L’œuvre, écrite par Carlo Goldoni en 1762, à l’heure de son départ pour Paris où la Comédie des Italiens lui offre un contrat de deux ans, marque le point final de son désir de rupture avec « les archétypes comiques hérités de la Commedia dell’arte ».
En choisissant de monter cette pièce d’adieu, Clément Hervieu-Léger revendique à nouveau son goût pour un théâtre privilégiant la recherche du “naturel” théorisée par Molière dans L’Impromptu de Versailles. “C’est justement Molière qui m’a conduit à Goldoni, indique le metteur en scène. Après Monsieur de Pourceaugnac, j’avais en effet envie de continuer à diriger un groupe, d’interroger encore les rapports complexes qui régissent toute microsociété. Vivre ensemble : c’est cette histoire passionnante qu’il convient de raconter.”
L’art précieux de la conversation
Sociétaire de la Comédie-Française, Clément Hervieu-Léger aime les troupes, et celle qu’il réunit pour Une des dernières soirées de Carnaval est irrésistible, rassemblant des interprètes français et d’autres venus de Suisse, où la pièce fut créée. Quinze comédien.ne.s, costumé.e.s à la mode de l’époque, se retrouvent dans la maisonnée de Zamaria et cultivent l’art précieux de la conversation, des apartés, des piques et des aveux avec une élégance savoureuse.

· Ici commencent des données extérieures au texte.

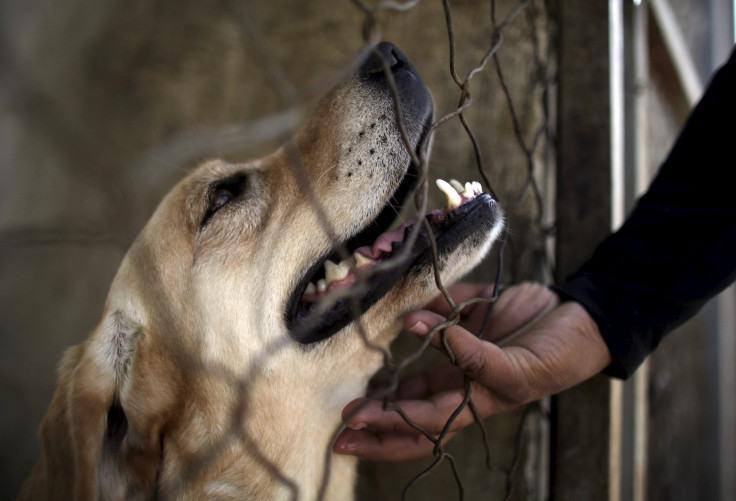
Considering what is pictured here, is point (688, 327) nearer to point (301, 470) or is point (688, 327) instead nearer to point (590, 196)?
point (590, 196)

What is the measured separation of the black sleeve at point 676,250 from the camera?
135 centimetres

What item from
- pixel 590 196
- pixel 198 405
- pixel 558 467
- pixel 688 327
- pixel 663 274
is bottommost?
pixel 688 327

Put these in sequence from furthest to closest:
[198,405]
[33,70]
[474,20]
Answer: [33,70]
[474,20]
[198,405]

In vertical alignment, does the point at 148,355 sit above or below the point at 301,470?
above

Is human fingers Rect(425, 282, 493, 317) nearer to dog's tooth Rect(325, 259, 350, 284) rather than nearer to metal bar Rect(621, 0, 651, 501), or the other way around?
dog's tooth Rect(325, 259, 350, 284)

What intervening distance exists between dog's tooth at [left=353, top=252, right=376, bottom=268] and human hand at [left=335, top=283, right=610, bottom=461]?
0.19 metres

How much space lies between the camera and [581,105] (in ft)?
6.02

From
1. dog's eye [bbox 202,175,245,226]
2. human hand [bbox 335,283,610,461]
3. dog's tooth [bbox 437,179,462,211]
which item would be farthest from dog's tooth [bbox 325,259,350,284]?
dog's eye [bbox 202,175,245,226]

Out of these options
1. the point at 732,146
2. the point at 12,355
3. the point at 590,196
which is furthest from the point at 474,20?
the point at 12,355

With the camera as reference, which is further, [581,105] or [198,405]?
[581,105]

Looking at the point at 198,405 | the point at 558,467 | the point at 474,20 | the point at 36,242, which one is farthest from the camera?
the point at 474,20

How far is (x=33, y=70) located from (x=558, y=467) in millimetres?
3402

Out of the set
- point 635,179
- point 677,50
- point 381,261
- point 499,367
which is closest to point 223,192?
point 381,261

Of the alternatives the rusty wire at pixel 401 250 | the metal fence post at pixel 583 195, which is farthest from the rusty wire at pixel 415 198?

“Rien n’est plus beau que d’observer le caractère des gens”, remarque Anzoletto. Il est piquant de songer que cet appel vers Moscou, un siècle avant Tchekhov, fonde les prémices de son théâtre et cadre les soubassements de la dramaturgie moderne avec autant de clairvoyance. C’est à la fois une question de rythme et de fluidité dans le jeu ; tout ce qui, dans la danse finale, unit harmonieusement cette microsociété et sait dire par le corps l’incessante quête de sociabilité humaine.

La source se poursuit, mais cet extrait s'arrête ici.